Dutifully looking up the readings for my last Sunday in the current parish, (Luke 13: 31-35) I was astonished to read the short passage – how apt for one leaving… The I noticed I was in John, not Luke.  Uncanny though, how appropriate some of the words from John were!!

Little children, I am with you only a little longer. You will look for me; and as I said to the Jews so now I say to you, “Where I am going, you cannot come.”

On a related subject, this came in the post!

letter from the registrar

Just Gardening

I was gardening.  Just that.  Strimming the overgrown grass, revealing the flowers that had been planted along the labyrinth path in the churchyard.  It always had a queer sort of fascination with the locals, seeing someone tending something new, something unexpected and many would stop and chat, poking good humoured fun or questioning why.  On this particular occasion, I was supposed to be sat in the ‘vestry’ waiting for baptism applicants and the like, but the grass really did need cutting.  So I was just gardening.  I say ‘just gardening’ because some might suspect the old Chaplaincy method of ‘lurking with intent’, but I was definitely just gardening, I was even dressed as a gardener so there would be no confusion.  As I strimmed and plucked blown-in rubbish from the path, an image from John’s Gospel came to mind.  Mary Magdalene by the empty tomb.  She does not find Jesus laid out there.  She turns and speaks to who she supposes to be the gardener.  Mary is searching for someone, for her Lord, friend and companion.  Jesus does not stand up and say ‘here I am’ but waits quietly, gardening, one presumes.  She is weeping.  Concerned, he asks her what is wrong, and she asks if he knows where he is laid.  The gardener calls her by name, and she recognises Jesus.
I think I’ll continue gardening, ‘without intent’ and if someone happens by and asks those searching questions, then I can point them in the right direction.

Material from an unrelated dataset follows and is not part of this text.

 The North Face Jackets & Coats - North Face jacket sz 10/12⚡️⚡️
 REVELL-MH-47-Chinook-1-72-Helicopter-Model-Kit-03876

Any fool can make things complicated

E.F. Schumacher said that:

“Any fool can make things complicated, but it requires a genius to make things simple.”

Satish Kumar quoted this in Resurgence Then went on to say that

“Simplicity requires less ego and more imagination, less complication and more creativity, less glamour and more gratitude, less attention to appearance and more attention to essence.”

On the basis on E. F. Schumacher’s thinking there have I guess been a very small number of geniuses in the world of religion, George Fox perhaps, a Desert Father or two, oh and of course our dear Lord Jesus!  Looking forward to next Sunday’s Gospel reading, John 10: 11-18 and indeed the Genesis reading, a good dose of simplicity would suit all around!